Charmaine Arbouin then went on to explain the role of the Consulate and how important she feels it is to get out and about to answer queries at events such as this, especially following the Brexit Vote in June 2016. She, (along with others on the day) stressed that most important thing you can do as an expat living in Spain is to make sure you are fully legally registered (Padrón, N.I.E, Residencia, Fiscal) as well as changing your U.K. driving licence for a Spanish one.
She strongly advised that if anyone is not registered yet, to do it sooner rather than later to avoid problems post Brexit. In the case of Mojácar, it would appear that only around 700 British people have Residencia, although many more are on the Padrón.
She went on to confirm that U.K. state pensions will remain indexed linked, but the contentious issue of voting rights and standing as a councillor here is still under discussion. However, it was emphasised that in anticipation of the outcome that you make sure you are on the voting register at the Town Hall. Issues surrounding freedom of movement have been deferred to a later date, to be discussed after October.
Richard Hill talked about BREXPATS in Spain, their ethos and campaigns they have on behalf of U.K. citizens living in Spain.
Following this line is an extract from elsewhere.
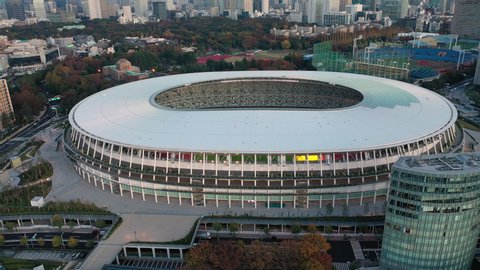 TOKYO, JAPAN - END OF 2019: Aerial view of New National Stadium, fully completed main stadium for Olympic Summer Games 2021 (originally 2020) at sunset.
He repeated the importance of maintaining our right to vote and to take steps to be fully registered.
He advised everyone to keep informed with the facts not rumour by looking at and getting updates from www.gov.uk and BREXPATS.es and BREXPATS in Spain Facebook groups as the more members the organisation has, the more their voice will be heard.
It was a meeting with as many questions as answers in the current uncertain times but, a number of issues were clarified and the event was welcomed by the attendees with the knowledge that there are those working hard on behalf of the British population in Spain.